Task instructions → In the Linux performance monitoring text, turn the paragraph that begins "Similar to top but this is system focused" into a short bulleted list that keeps its main facts.

Document passage →
____________
A few week ago I went over an issue I faced when deploying a number of VMs on a Linux OS.  I did find a solution to my issues which was thanks to the open nature of Linux itself, however I promised myself to learn more about performance monitoring and to write about it.  Today I feel much more comfortable analysing and dealing with issues that come up and this list of utilities helped me tune the performance of my systems.
Just like KVM, a virtualisation solution available directly on the Linux Kernel, numerous tools exist right out of the box on many Linux distributions that help one monitor and tune performance.  When these are not enough, a simple package installation will make available even more powerful tools.
When dealing with performance issues we would typically look at CPU usage, memory consumption, and disk and network utilisation. 
The CPU is by far the fastest component in your system.  In order to make the most efficient use of the system we would need to have it at a high usage percentage (without saturating it, of course).  If we are running some heavy load service and it is performing badly while the CPU is sitting happily at 4% than something else must be going very wrong.  I'll go through some commands and methods that I came across that helped detect and solve some severe performance issues.
|  | 
| Pedal to the metal | 
General overview
First things first - before digging into configuration files and what not, we should get a general overview of what is happening our system.  I would generally start with some tools that provide a good context of the processes, such as a list of processes and respective resource utilisation, general memory availability and overall system load.
top
The top utility quickly gives a good indication of which processes are using too many resources.  It is good to note that top shows CPU usage as a percentage of all processing capabilities; if you have 4 CPUs, 99% CPU usage means that your consumption is about 25% of all available processing power.  We'll get into this later on when we see how much each CPU is being utilised.
Top can be easily brougt up by typing in just top.  Various other parameters may be used for finer control.  These can be seen by passing in man top.  When done, hit q to exit. 
dstat
Similar to top but this is system focused rather than process oriented.  It shows general metric on CPU, disk, network and memory.  This utility is extremely extensible, with plugins enabling many more features, even integrating with MySQL, for example.  Despite these features, simply firing up dstat with zero arguments is enough to provide a good overview.  A favourite config of mine is the one below which I found very useful when analysing my VM problem.  It highlights the top CPU consuming process as well as the blocking IO (which is typically slo-o-ow) .  Additionally, I also get some nice metrics on memory usage, including buffers and caches.
Errors
|  | 
| Gotta catch 'em all | 
/var/log/
On Debian or Ubuntu based distributions it is normal to find application and daemon logs in this directory.  Navigating to it and listing all the files (and grepping the result) will probably yield the log files or your underperforming service.  In this example, I simply list all the files in this log directory and look for the apt directory - a trivial command which may be easily extended.  MySQL for example has a slow query log file, which may be useful in case of a slow database.  It is a matter of simply opening up the log file and looking for warnings and errors to find a potential problem.
____________
Excerpted records →
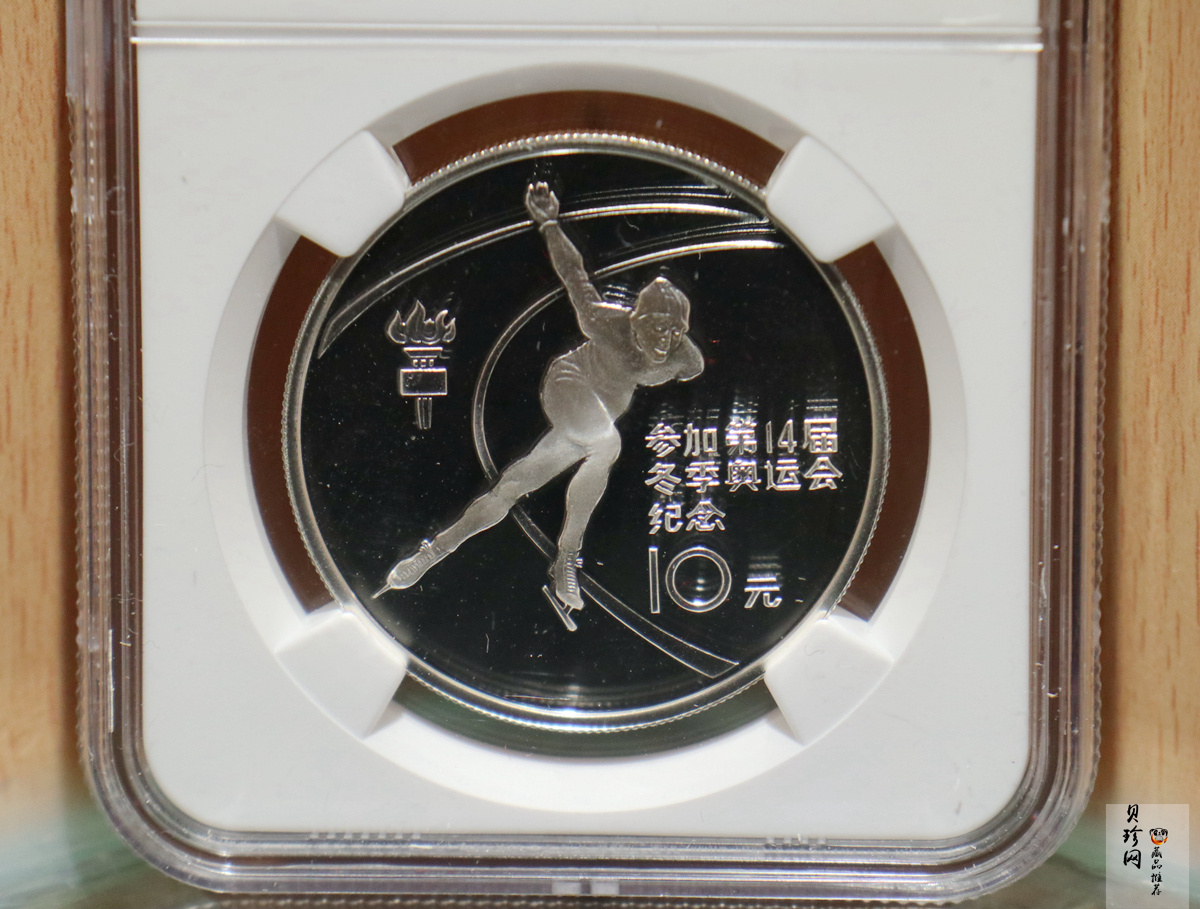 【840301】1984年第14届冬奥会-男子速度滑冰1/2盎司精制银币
____________
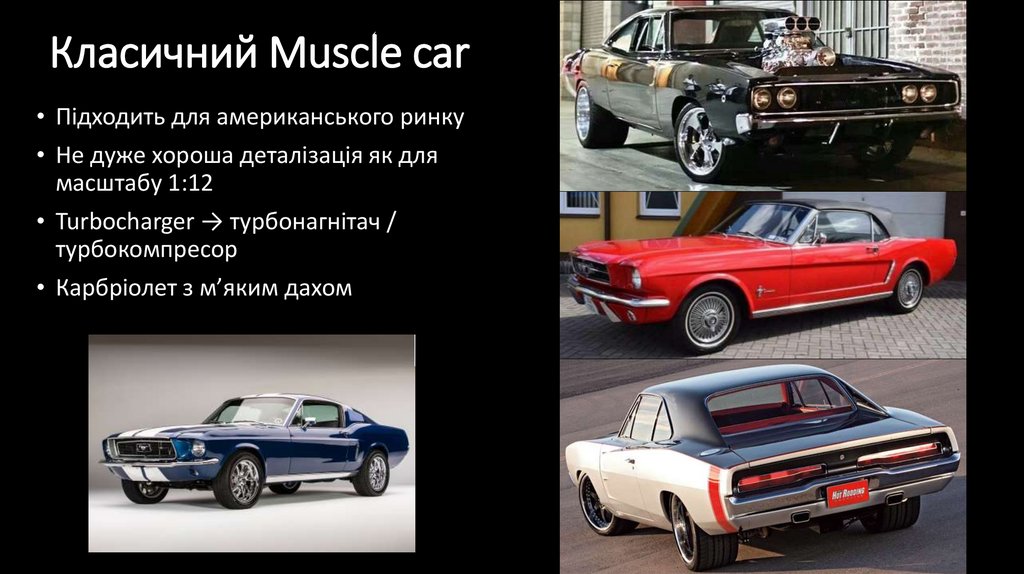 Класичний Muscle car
____________
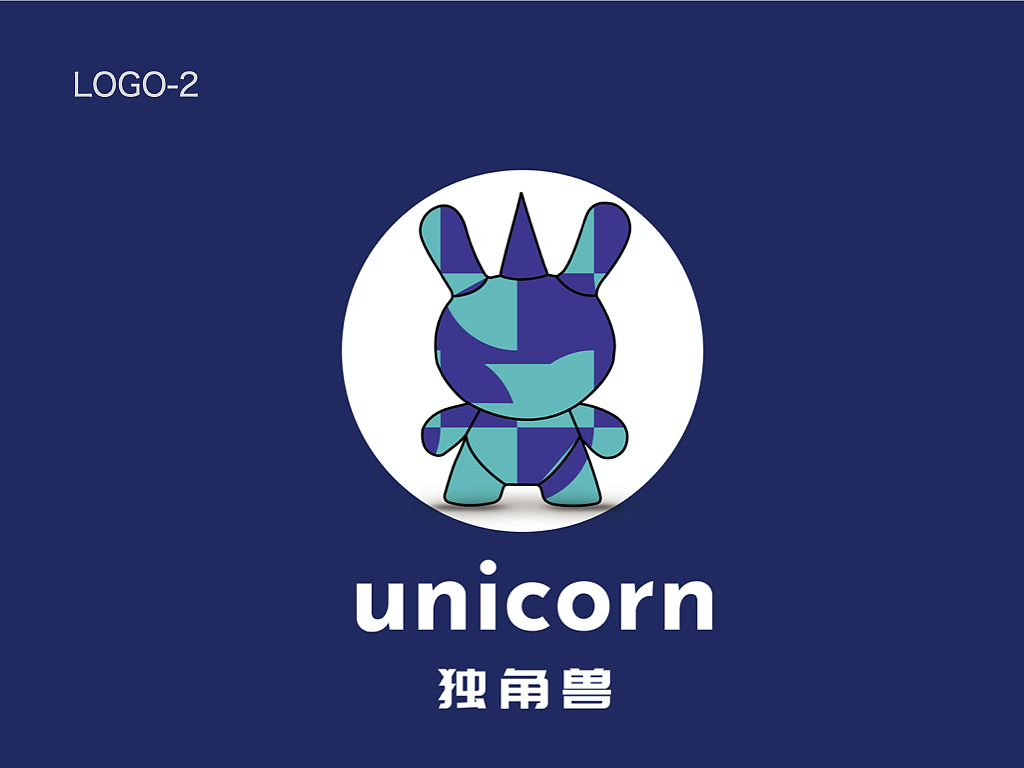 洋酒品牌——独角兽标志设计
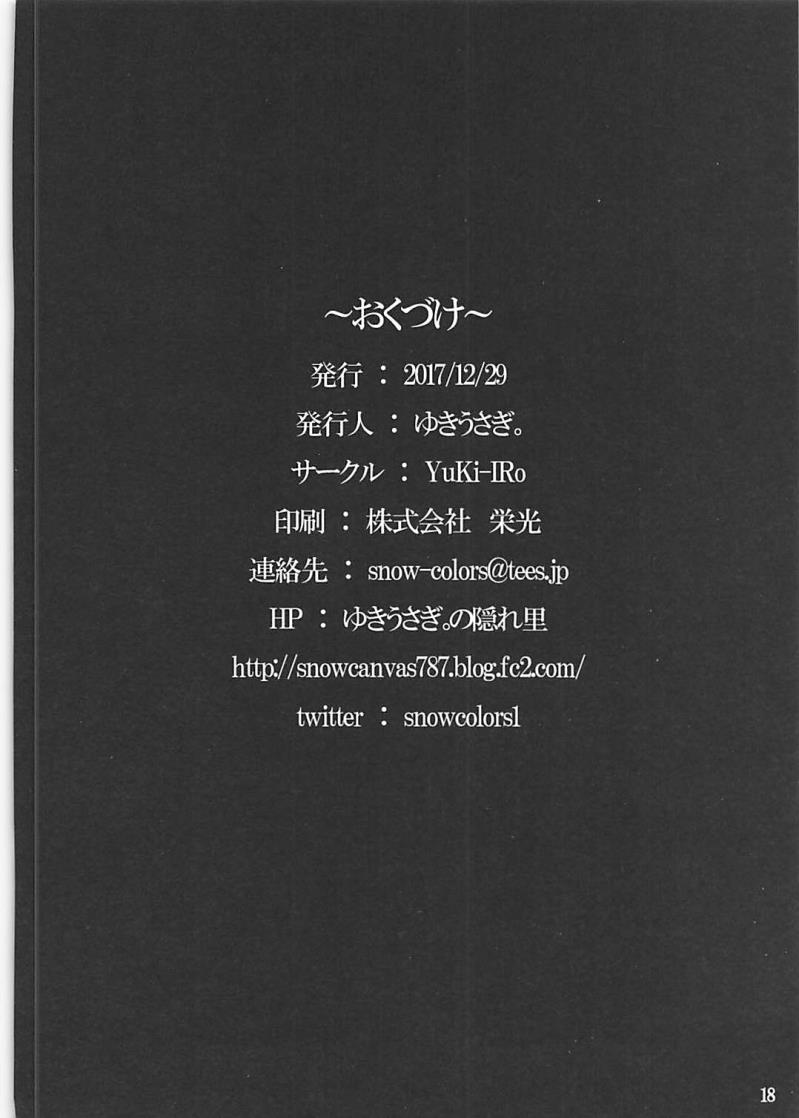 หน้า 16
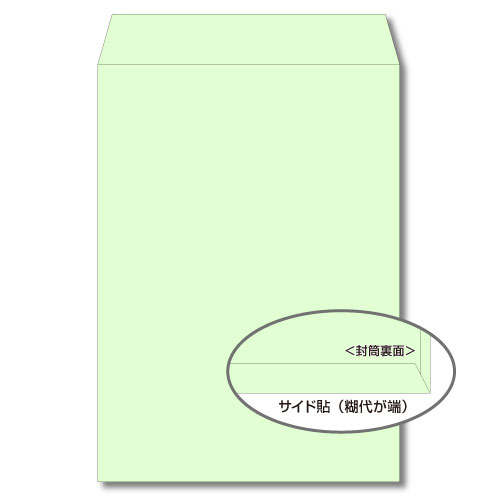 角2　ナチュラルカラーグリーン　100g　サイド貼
____________
Completed exercise →
- dstat resembles top but focuses on the system rather than on processes.
- It shows general metrics on CPU, disk, network and memory.
- It is highly extensible: plugins add many more features, including integration with MySQL.
- Running it with no arguments already gives a good overview.
- The writer's favorite configuration, which helped with the VM problem, highlights the top CPU-consuming process and blocking IO (typically slow).
- That configuration also shows memory usage metrics, including buffers and caches.